- _Parts of the exercise_
A - In the text on the 2000-2001 Williams Fund recipients, when was Sarah Douglas's course first offered?
B - Copy the passage of the Williams Fund recipients text starting at "Computer & Information" and ending at "in that manner.", and change "architects" to "engineers".

- _Extracted text_
◆ ◆ ◆ ◆
2000-2001 Williams Fund Recipients

"Watershed Science and Policy" is a new interdisciplinary course developed by Patricia McDowell, Department of Geography.

This class offers insight into the exciting public debate occurring across our region – how to restore endangered salmon populations and manage watersheds with local citizen involvement - in ways that are both environmentally and economically sustainable. The Williams Award funded the development of a course that used this issue to combine the study of science and policy.

Aimed at sophomores and juniors, it is designed as a bridge between the broad general principles conveyed in introductory biology, geography, geological sciences, and environmental studies courses, and the more narrow, technically-demanding 400-level-courses in these areas.

The course focuses on current public policy debates and connects students to internship opportunities with watershed councils, government agencies, and environmental organizations working on salmon recovery and watershed management.

Computer & Information Science
A new course developed by Sarah Douglas, Department of Computer and Information Science, examines the design of "Software for Use by Real Human Beings."

Douglas developed the curriculum first offered Spring term 2001. It is designed to better educate undergraduates who will be involved in the design of software technology for human use. By creatively studying the pedagogy of a profession other than her own – how architects teach design – Professor Douglas is using a new lens to explore her own approaches to teaching and to develop the opportunity for studio-based instruction in computer science – a field that had not previously approached teaching and learning in that manner.

Professor Douglas introduced her new course at a time when attention to human use of these machines could not have been higher.

"We couldn’t," she notes, "have better examples of the poor design than the questionable ‘butterfly’ design of the Palm Beach ballot or the usability of voter machines . . . This illustrates the enormous consequences of poor design and ignorance of the problems of human usability."
◆ ◆ ◆ ◆
- _Supplied material_
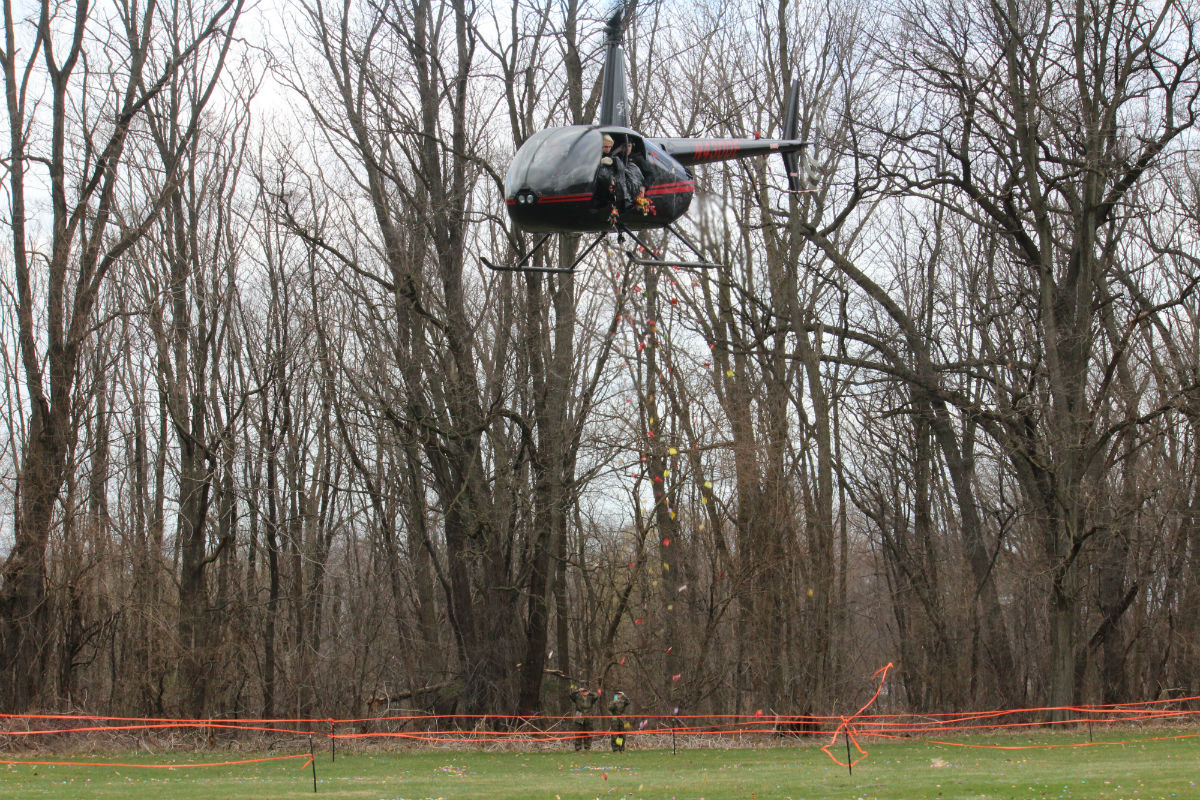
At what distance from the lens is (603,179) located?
29.5ft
◆ ◆ ◆ ◆
- _Solved tasks_
A - Spring term 2001

B -
Computer & Information Science
A new course developed by Sarah Douglas, Department of Computer and Information Science, examines the design of "Software for Use by Real Human Beings."

Douglas developed the curriculum first offered Spring term 2001. It is designed to better educate undergraduates who will be involved in the design of software technology for human use. By creatively studying the pedagogy of a profession other than her own – how engineers teach design – Professor Douglas is using a new lens to explore her own approaches to teaching and to develop the opportunity for studio-based instruction in computer science – a field that had not previously approached teaching and learning in that manner.